YOUR ASSIGNMENT
Format the items starting at the line containing "Is the value for SLAC" and ending at the line containing "What is the value for Feminino in 2014?" as a JSON list of strings, one string per line, with blank lines dropped. Leave the pictures out.

EXTRACTED MATERIAL
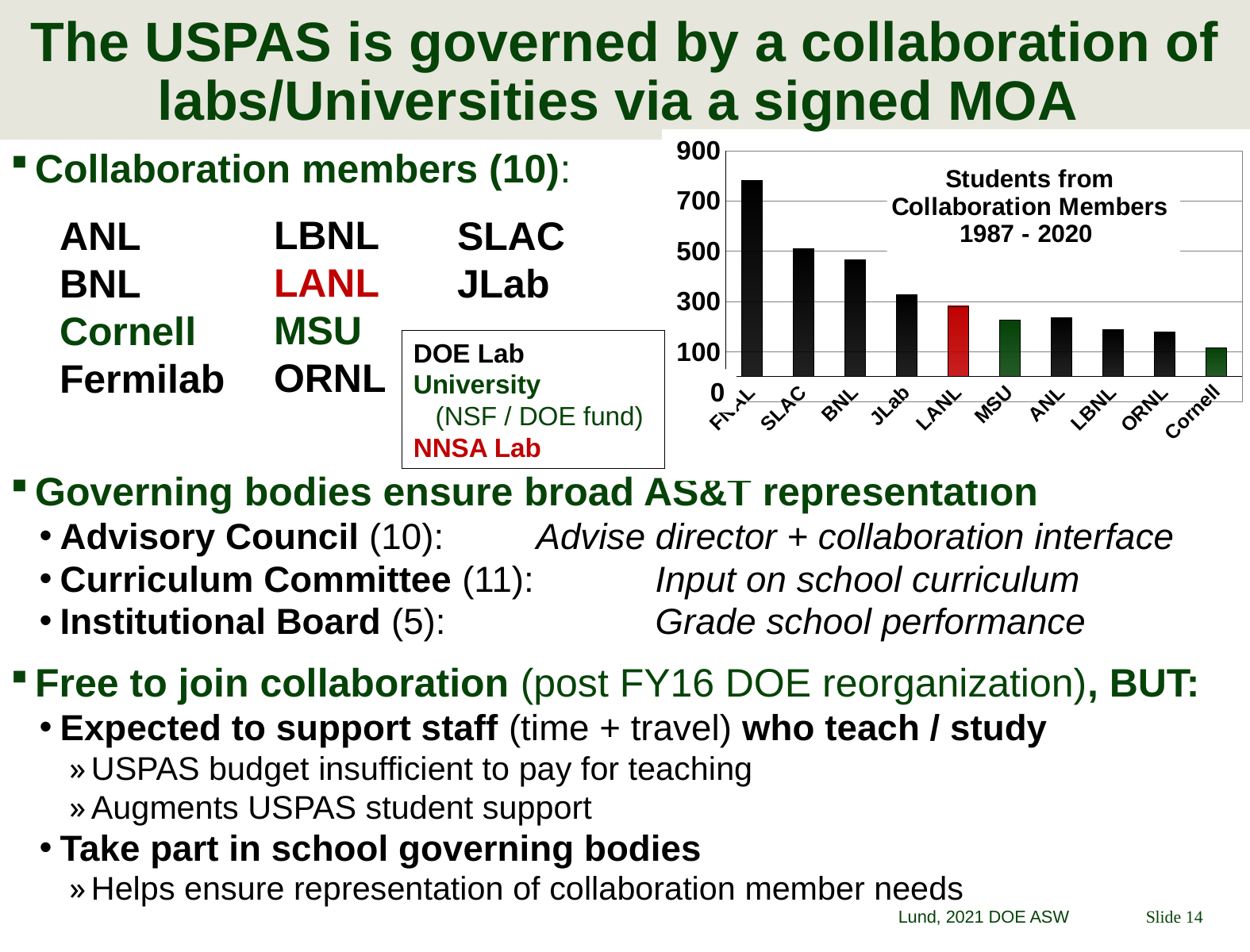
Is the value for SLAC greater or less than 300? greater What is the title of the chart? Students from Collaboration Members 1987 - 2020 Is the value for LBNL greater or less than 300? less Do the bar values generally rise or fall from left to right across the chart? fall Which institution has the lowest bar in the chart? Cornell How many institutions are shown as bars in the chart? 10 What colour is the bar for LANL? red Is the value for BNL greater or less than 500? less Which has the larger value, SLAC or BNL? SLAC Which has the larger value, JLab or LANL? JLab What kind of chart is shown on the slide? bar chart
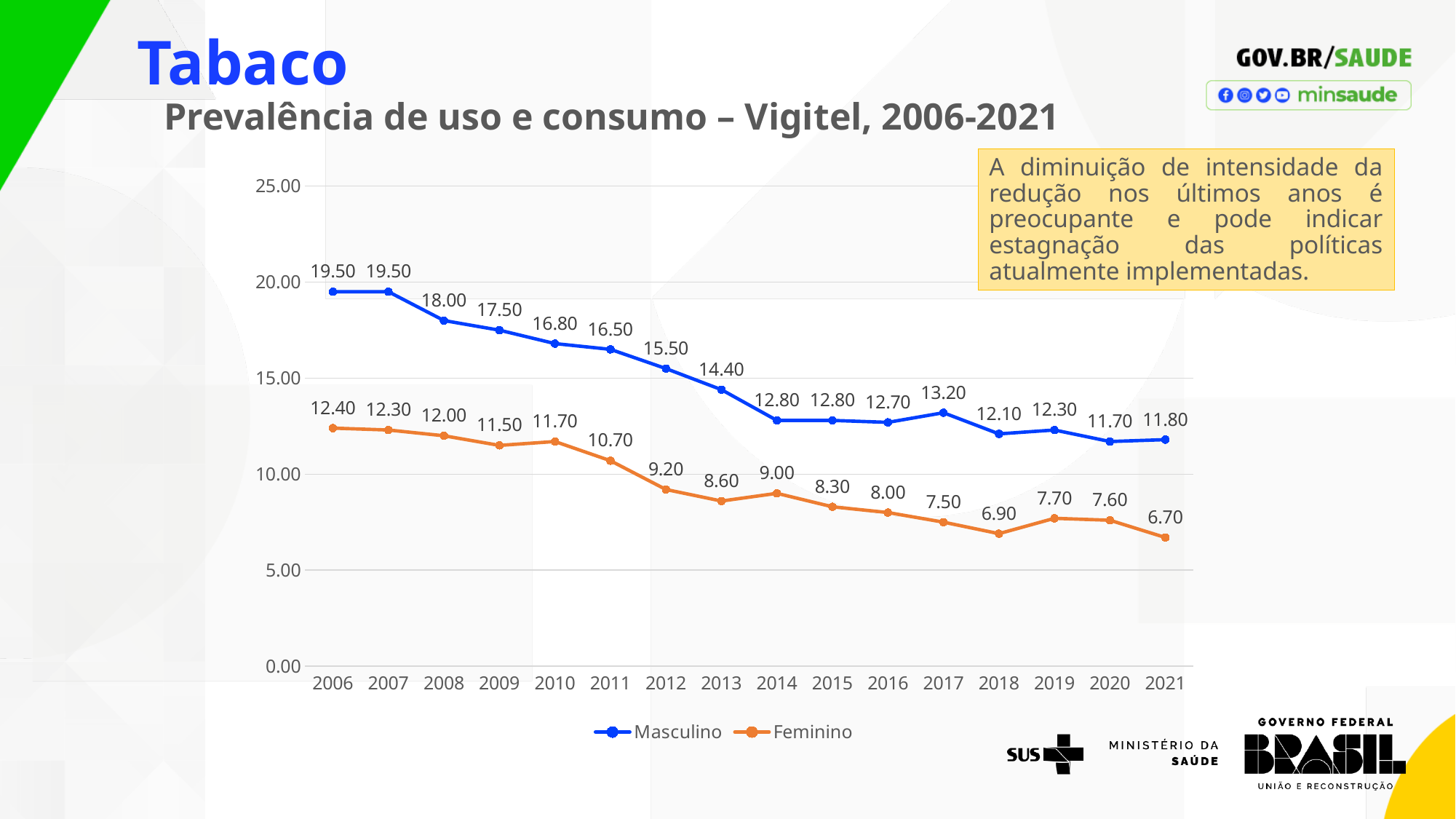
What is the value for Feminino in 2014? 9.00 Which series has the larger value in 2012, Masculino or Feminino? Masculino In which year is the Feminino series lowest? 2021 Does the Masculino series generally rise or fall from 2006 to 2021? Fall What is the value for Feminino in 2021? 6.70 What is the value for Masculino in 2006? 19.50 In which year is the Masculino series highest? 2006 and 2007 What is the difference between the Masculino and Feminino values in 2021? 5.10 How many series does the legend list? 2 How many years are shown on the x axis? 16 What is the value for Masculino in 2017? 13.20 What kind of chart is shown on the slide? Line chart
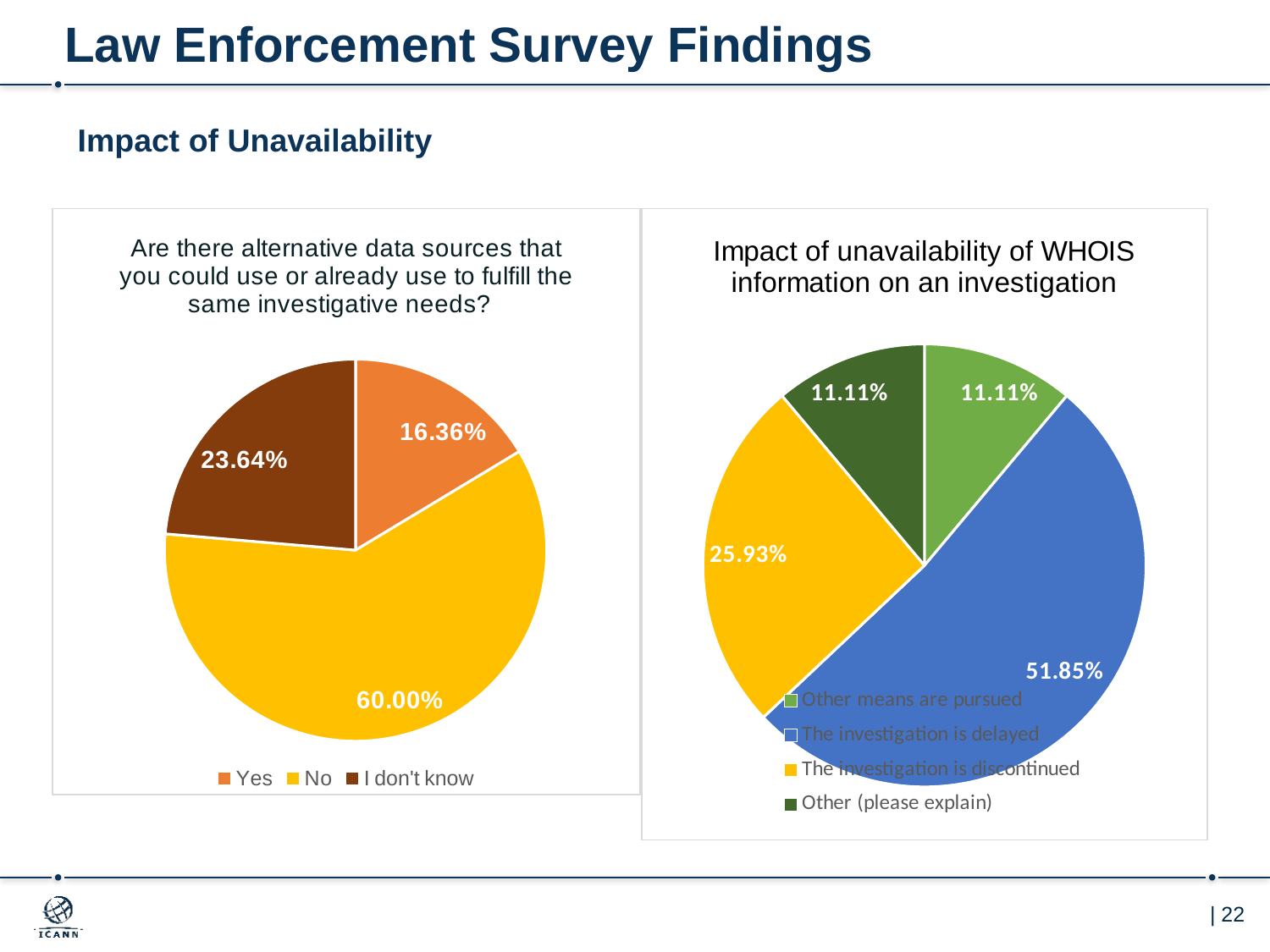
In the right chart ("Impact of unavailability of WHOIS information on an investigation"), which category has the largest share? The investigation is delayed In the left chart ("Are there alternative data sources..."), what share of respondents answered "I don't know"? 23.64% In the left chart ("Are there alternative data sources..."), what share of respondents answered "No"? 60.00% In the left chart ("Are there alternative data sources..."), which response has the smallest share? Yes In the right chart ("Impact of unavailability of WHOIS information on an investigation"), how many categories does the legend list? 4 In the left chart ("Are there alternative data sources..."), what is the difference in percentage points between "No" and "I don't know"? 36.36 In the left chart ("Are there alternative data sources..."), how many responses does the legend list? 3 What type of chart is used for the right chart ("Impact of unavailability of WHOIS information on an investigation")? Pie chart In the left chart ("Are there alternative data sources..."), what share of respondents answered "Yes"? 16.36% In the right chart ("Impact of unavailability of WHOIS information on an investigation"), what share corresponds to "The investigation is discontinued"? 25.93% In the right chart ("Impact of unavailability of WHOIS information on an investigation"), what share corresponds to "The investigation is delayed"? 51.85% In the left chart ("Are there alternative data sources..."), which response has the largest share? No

...

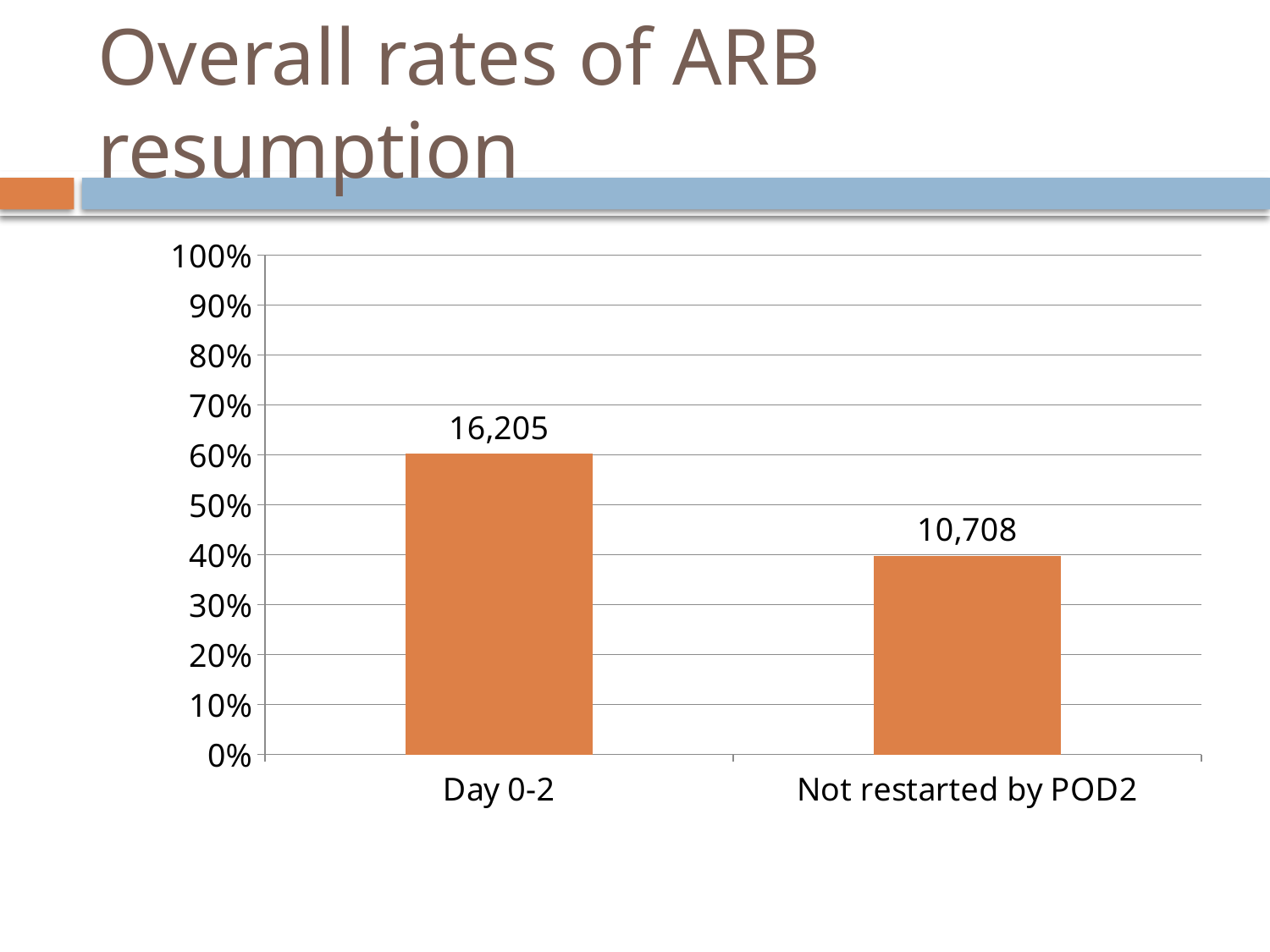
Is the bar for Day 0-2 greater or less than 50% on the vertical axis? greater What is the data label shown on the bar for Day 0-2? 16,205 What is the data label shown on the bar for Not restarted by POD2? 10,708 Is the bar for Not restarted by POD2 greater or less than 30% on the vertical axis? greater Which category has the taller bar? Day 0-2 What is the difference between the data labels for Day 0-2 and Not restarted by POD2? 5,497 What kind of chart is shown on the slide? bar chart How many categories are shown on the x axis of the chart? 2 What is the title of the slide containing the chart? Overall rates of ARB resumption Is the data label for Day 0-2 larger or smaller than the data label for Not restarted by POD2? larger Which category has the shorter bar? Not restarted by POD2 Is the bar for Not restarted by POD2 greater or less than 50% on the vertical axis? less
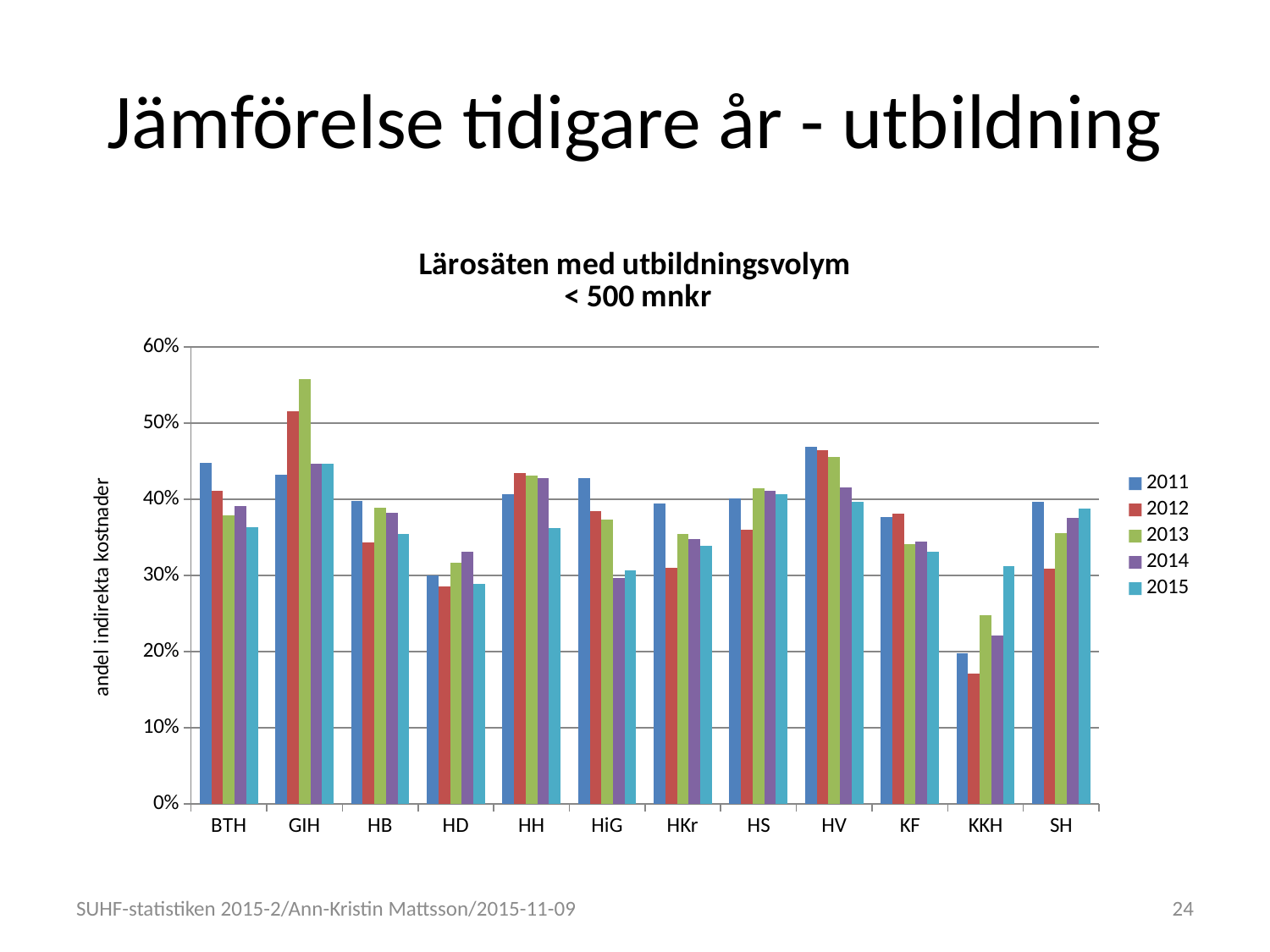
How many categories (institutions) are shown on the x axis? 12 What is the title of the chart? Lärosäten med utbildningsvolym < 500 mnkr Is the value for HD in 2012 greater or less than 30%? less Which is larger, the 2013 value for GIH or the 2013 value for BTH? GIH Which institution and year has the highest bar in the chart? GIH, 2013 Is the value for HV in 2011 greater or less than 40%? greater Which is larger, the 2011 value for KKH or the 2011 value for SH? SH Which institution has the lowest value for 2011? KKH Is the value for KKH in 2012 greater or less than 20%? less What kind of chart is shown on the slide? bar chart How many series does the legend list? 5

--

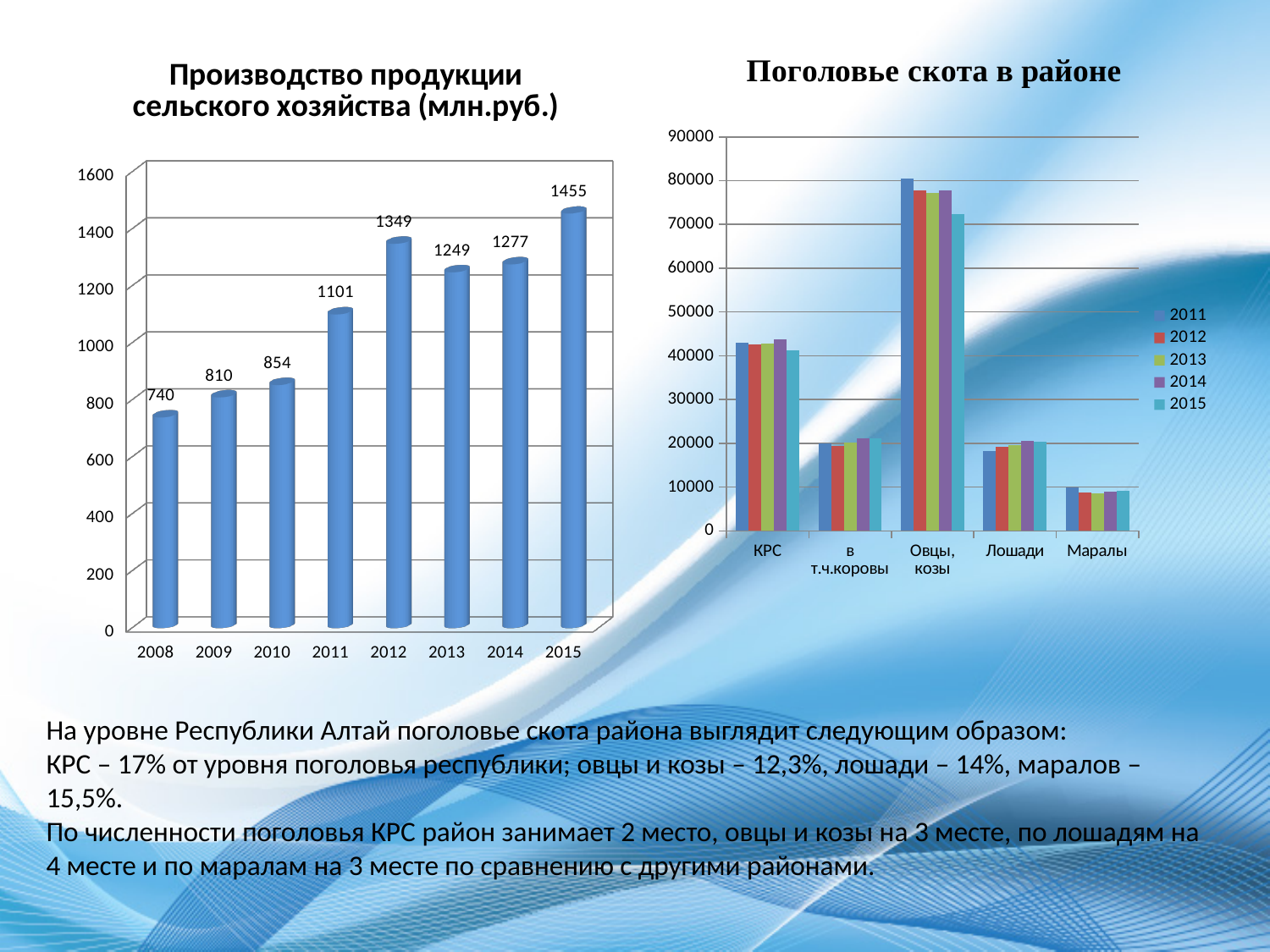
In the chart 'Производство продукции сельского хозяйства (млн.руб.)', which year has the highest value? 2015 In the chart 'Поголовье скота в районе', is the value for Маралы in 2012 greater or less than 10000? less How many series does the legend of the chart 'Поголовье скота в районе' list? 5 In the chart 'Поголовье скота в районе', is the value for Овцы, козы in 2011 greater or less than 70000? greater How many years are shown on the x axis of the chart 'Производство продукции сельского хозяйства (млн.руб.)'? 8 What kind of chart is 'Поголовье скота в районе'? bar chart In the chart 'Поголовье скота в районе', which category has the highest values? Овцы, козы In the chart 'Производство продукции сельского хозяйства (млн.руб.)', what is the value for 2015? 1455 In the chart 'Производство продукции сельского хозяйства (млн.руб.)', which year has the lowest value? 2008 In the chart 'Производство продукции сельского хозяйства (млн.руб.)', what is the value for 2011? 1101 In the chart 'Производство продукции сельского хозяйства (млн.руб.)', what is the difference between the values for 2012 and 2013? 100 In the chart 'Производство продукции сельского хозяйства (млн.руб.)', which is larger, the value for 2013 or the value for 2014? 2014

RESULT
[
  "Is the value for SLAC greater or less than 300? greater What is the title of the chart? Students from Collaboration Members 1987 - 2020 Is the value for LBNL greater or less than 300? less Do the bar values generally rise or fall from left to right across the chart? fall Which institution has the lowest bar in the chart? Cornell How many institutions are shown as bars in the chart? 10 What colour is the bar for LANL? red Is the value for BNL greater or less than 500? less Which has the larger value, SLAC or BNL? SLAC Which has the larger value, JLab or LANL? JLab What kind of chart is shown on the slide? bar chart",
  "What is the value for Feminino in 2014? 9.00 Which series has the larger value in 2012, Masculino or Feminino? Masculino In which year is the Feminino series lowest? 2021 Does the Masculino series generally rise or fall from 2006 to 2021? Fall What is the value for Feminino in 2021? 6.70 What is the value for Masculino in 2006? 19.50 In which year is the Masculino series highest? 2006 and 2007 What is the difference between the Masculino and Feminino values in 2021? 5.10 How many series does the legend list? 2 How many years are shown on the x axis? 16 What is the value for Masculino in 2017? 13.20 What kind of chart is shown on the slide? Line chart"
]